Task objective —
Your task is to output the listing word for word, with pictures excluded.

[Scene question records]
----

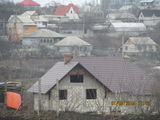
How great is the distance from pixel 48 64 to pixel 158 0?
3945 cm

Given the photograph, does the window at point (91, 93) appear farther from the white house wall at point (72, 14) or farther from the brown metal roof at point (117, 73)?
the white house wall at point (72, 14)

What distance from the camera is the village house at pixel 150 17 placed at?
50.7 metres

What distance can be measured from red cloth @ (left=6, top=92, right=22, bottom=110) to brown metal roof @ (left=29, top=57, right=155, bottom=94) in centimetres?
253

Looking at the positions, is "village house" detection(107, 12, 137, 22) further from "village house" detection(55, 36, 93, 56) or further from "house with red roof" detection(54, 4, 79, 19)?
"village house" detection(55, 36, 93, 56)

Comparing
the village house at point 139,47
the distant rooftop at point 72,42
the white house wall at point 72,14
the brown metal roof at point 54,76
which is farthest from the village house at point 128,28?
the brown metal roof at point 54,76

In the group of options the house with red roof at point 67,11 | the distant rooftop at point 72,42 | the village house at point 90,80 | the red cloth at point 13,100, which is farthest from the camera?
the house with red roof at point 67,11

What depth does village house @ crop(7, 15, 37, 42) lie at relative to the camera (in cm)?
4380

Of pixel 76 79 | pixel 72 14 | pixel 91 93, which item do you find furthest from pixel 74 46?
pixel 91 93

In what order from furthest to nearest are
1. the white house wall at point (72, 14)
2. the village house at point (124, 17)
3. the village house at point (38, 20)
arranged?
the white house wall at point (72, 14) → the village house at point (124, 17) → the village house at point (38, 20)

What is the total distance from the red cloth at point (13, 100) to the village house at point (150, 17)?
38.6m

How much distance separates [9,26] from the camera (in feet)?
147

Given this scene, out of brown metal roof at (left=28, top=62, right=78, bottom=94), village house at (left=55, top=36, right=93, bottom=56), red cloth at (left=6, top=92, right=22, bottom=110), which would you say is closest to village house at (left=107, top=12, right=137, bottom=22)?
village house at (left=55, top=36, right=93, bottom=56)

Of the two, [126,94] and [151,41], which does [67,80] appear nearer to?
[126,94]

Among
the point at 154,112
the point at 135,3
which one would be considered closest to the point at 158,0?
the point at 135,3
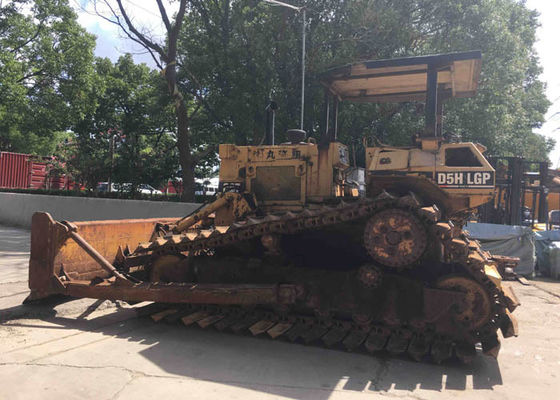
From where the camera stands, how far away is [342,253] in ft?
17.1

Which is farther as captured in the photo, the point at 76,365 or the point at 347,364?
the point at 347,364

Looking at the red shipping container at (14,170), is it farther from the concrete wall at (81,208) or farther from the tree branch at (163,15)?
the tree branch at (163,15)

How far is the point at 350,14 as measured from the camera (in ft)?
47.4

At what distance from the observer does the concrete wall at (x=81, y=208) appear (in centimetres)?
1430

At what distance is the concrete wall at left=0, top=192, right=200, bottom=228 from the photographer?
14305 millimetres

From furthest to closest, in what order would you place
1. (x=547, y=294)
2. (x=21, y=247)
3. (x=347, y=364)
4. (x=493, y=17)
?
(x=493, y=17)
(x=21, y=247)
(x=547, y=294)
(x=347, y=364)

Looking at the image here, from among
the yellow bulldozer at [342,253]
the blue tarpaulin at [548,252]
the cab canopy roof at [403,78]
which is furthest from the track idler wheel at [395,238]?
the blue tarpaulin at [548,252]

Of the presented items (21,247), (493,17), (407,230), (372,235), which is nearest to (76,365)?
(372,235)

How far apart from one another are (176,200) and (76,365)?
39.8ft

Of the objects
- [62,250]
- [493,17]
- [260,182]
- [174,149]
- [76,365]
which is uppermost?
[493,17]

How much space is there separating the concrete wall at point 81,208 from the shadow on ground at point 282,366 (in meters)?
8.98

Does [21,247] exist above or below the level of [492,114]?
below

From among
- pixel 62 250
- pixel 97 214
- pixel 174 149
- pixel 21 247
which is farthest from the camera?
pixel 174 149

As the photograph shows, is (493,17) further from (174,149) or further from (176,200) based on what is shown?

----

Final result —
How great is the distance from pixel 48 64 to pixel 158 0?
3945 cm

Given the photograph, does the window at point (91, 93) appear farther from the white house wall at point (72, 14) or farther from the brown metal roof at point (117, 73)?
the white house wall at point (72, 14)

What distance from the camera is the village house at pixel 150 17 placed at?
50.7 metres

What distance can be measured from red cloth @ (left=6, top=92, right=22, bottom=110) to brown metal roof @ (left=29, top=57, right=155, bottom=94) in centimetres?
253

Looking at the positions, is "village house" detection(107, 12, 137, 22) further from "village house" detection(55, 36, 93, 56) or further from "house with red roof" detection(54, 4, 79, 19)?
"village house" detection(55, 36, 93, 56)

Comparing
the village house at point 139,47
the distant rooftop at point 72,42
the white house wall at point 72,14
the brown metal roof at point 54,76
which is farthest from the village house at point 128,28?
the brown metal roof at point 54,76

In the group of options the house with red roof at point 67,11 | the distant rooftop at point 72,42 | the village house at point 90,80 | the red cloth at point 13,100, which is farthest from the camera?
the house with red roof at point 67,11

What depth does village house @ crop(7, 15, 37, 42) lie at relative to the camera (in cm)?
4380

Of pixel 76 79 | pixel 72 14 | pixel 91 93, which item do you find furthest from pixel 74 46?
pixel 91 93

In what order from furthest to nearest are
1. the white house wall at point (72, 14)
2. the village house at point (124, 17)
3. the village house at point (38, 20)
arranged?
the white house wall at point (72, 14) → the village house at point (124, 17) → the village house at point (38, 20)

What is the total distance from the red cloth at point (13, 100) to the village house at point (150, 17)?
38.6m

How much distance separates [9,26] from the camera (in feet)?
147

Given this scene, out of brown metal roof at (left=28, top=62, right=78, bottom=94), village house at (left=55, top=36, right=93, bottom=56), red cloth at (left=6, top=92, right=22, bottom=110), which would you say is closest to village house at (left=107, top=12, right=137, bottom=22)?
village house at (left=55, top=36, right=93, bottom=56)

Of the two, [126,94] and [151,41], which does [67,80] appear nearer to?
[126,94]

Among
the point at 154,112
the point at 135,3
which one would be considered closest to the point at 158,0?
the point at 135,3
From where the camera stands, how far away is [342,253] in ft?
17.1

Which is farther as captured in the photo, the point at 76,365 or the point at 347,364?
the point at 347,364

Looking at the red shipping container at (14,170), is it farther from the concrete wall at (81,208) or farther from the tree branch at (163,15)?
the tree branch at (163,15)

How far is the point at 350,14 as measured from the camera (in ft)?
47.4

At what distance from the observer does the concrete wall at (x=81, y=208) appear (in centimetres)?
1430

At what distance is the concrete wall at left=0, top=192, right=200, bottom=228 from the photographer?
14305 millimetres

From furthest to closest, in what order would you place
1. (x=547, y=294)
2. (x=21, y=247)
3. (x=347, y=364)
4. (x=493, y=17)
?
(x=493, y=17)
(x=21, y=247)
(x=547, y=294)
(x=347, y=364)

Looking at the image here, from among
the yellow bulldozer at [342,253]
the blue tarpaulin at [548,252]
the cab canopy roof at [403,78]
which is furthest from the track idler wheel at [395,238]?
the blue tarpaulin at [548,252]

Of the presented items (21,247), (493,17), (407,230), (372,235), which is nearest to (76,365)?
(372,235)

How far apart from one another are (176,200) and (76,365)?
39.8ft

Of the objects
- [62,250]
- [493,17]
- [260,182]
- [174,149]
- [76,365]
which is uppermost?
[493,17]

How much space is there separating the concrete wall at point 81,208 from the shadow on ground at point 282,366 (in meters)?
8.98

Does [21,247] exist above or below the level of [492,114]?
below

From among
- pixel 62 250
- pixel 97 214
- pixel 174 149
- pixel 21 247
which is farthest from the camera?
pixel 174 149

As the photograph shows, is (493,17) further from (174,149) or further from (176,200) based on what is shown?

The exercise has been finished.